The Media Generation Gap

The 'generation' – a slippery unit of time that once was shorthand for the age difference between parents and children – is getting crunched. And if the media isn't causing it, there's no more obvious way to recognize it.
Exhibit A? Last night's showing of "Charlie Brown Christmas."
Exhibit B? Just about everything else on TV.
Yes yes, I overstate. But to make a point. Doesn't it seem like the younger the audience, the more that media options are chopping kids into 3-year demographics? Like, the 13-year old kid who watches "The Hills" on MTV has it all over his or her 9 or 10 year old sibling watching "High School Musical." (Forget about Postman's book "Amusing Ourselves to Death," are we Niche'ing ourselves to death?)
Not all that long ago, there was a canon of Things Everybody Read. And then there were the Three Network TV Choices. So everybody, with the one TV in the living room, was starting from the same point. (Don't worry. I, like Tony Soprano, know that 'Remember when' is the lowest form of conversation – and media commentary.)
But now you can barely keep up with the things you want to be watching or reading or knowing about, let alone the things that you feel like you should -- or that other people are.
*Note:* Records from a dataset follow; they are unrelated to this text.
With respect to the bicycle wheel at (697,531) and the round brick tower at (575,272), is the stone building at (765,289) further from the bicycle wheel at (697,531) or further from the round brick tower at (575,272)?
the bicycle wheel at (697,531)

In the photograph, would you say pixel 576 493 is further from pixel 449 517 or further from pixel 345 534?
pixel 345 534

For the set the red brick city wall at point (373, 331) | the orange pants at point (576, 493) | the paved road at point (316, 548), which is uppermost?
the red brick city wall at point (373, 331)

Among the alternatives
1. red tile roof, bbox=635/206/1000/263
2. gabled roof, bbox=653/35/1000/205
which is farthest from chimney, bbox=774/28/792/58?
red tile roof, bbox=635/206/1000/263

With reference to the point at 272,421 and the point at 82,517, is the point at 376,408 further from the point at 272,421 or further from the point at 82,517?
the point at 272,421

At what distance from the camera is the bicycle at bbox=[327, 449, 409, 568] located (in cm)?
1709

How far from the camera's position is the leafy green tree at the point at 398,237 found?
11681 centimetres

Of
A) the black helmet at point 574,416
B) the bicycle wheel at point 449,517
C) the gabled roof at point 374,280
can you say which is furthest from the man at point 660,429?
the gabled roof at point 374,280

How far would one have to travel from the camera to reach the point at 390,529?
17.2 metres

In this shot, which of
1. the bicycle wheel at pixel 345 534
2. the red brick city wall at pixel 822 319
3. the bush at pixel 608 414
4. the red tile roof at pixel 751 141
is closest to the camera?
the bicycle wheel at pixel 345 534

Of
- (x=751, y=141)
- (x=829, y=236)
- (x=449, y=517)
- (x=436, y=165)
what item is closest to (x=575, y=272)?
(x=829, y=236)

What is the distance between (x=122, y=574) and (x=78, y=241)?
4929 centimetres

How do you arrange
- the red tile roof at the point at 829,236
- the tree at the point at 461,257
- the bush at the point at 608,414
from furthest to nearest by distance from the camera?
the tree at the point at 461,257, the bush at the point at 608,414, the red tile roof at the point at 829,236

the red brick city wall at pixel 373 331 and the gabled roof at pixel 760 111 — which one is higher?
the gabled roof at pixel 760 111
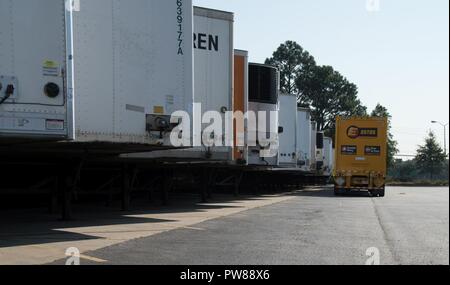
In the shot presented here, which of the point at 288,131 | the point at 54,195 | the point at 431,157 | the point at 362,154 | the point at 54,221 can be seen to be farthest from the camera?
the point at 431,157

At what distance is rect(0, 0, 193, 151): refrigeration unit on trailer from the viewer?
26.1 feet

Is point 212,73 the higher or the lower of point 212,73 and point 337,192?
the higher

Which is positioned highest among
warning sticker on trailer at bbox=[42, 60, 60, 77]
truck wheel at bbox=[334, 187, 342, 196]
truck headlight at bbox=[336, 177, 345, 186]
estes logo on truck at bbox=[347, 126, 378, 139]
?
warning sticker on trailer at bbox=[42, 60, 60, 77]

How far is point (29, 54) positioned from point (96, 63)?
205cm

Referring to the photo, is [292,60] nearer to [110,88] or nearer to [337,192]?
[337,192]

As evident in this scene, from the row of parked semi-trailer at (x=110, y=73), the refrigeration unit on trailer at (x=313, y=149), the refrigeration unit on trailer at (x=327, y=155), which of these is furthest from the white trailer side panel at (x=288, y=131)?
the refrigeration unit on trailer at (x=327, y=155)

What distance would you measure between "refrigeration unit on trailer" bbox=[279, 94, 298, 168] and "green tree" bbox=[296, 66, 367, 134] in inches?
1746

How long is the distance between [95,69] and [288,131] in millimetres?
16918

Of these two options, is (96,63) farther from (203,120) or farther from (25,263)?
(203,120)

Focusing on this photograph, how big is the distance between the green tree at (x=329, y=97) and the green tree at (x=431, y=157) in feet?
32.3

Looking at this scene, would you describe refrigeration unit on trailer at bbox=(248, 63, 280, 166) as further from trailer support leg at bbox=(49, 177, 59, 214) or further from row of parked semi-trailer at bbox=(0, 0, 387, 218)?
trailer support leg at bbox=(49, 177, 59, 214)

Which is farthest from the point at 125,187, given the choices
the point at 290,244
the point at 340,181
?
the point at 340,181

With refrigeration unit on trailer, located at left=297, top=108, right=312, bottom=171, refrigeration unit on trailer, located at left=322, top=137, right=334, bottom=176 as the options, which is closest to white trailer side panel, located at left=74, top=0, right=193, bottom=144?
refrigeration unit on trailer, located at left=297, top=108, right=312, bottom=171

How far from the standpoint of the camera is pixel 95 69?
32.9 ft
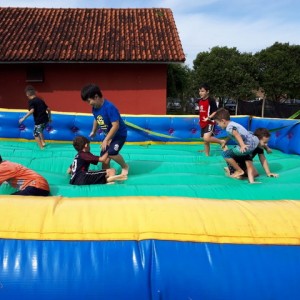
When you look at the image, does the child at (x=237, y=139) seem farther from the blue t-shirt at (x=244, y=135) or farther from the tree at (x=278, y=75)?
the tree at (x=278, y=75)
That's why "Charlie Brown Christmas" and just a handful of other things strike this writer as so unique: they bridge the generation gaps – from the old definition to the current hypersped-up concept.
Almost everybody knows that Charlie Brown buys that jacked-up Christmas tree and almost everybody knows that Snoopy sells out. (Hardcore fans like me sense some special connection between Pig Pen and Frieda, with her "naturally curly hair.")
But universally-known things like this are few and far between. There's only a few cross-generational media products/events nowadays. Harry Potter and American Idol are the 21st century version of The Cosby Show and Star Wars. (Or, reaching back further, "Roots.") Which means that ignoring them puts you in peril, when it comes to finding common ground with other Americans.
Or, as Chuck Klosterman admitted in Esquire when he said he didn't care about Harry Potter:
The bookish kids reading Harry Potter novels may not go on to control the world, but they will almost certainly go on to control the mass media… And like all generations of artists, they will traffic in their own nostalgia. They will use their shared knowledge and experiences as the foundation for discourse. So I wonder: Because I don't understand Harry Potter, am I doomed to misunderstand everything else?I'll be open and admit that I'm drinking Klosterman's kool-aid here. I didn't watch "Titanic" and survived. I only watched the Star Wars movies when they were re-released in the theaters. Again, I survived. And yes, I can't begin to tell you a whole lot about the Harry Potter books except for a significant character was just outed by the author. (Though I'm still trying to fathom why it matters.)I am constructing my own generation gap on purpose. By making this decision in the present, I will be less able to manage the future. My thoughts about entertainment aesthetics will be outdated, and I will not grasp the fundamental lingua franca of the 2025 hipster. I will not only be old but old for my age. I will be the pterodactyl, and I will be slain. It is only a matter of time.
But are Klosterman and I any different than the "Leave it to Beaver"-era parents who couldn't stand rock and roll and tuned out? Barely. There comes a time when some people just mentally check out of keeping up with the latest and greatest. And they sit back and watch what they know and like – or the next best thing.
What happens, though, when you get off the bandwagon when the rest of your demographic is still aboard? Maybe the media generation gap is composed of not just an "age gap" but also an "interest gap" as well. (See also: countercultural media options, alternative music/TV.)
Whatever it is, the niche'ing and fragmenting ends up helping us appreciate the common bonds a bit more now in the 1,000 channel universe. Linus and his blanket; Marie Osmond fainting – or 'fainting' – on "Dancing with the Stars" and, yes, even the aforementioned "Sopranos."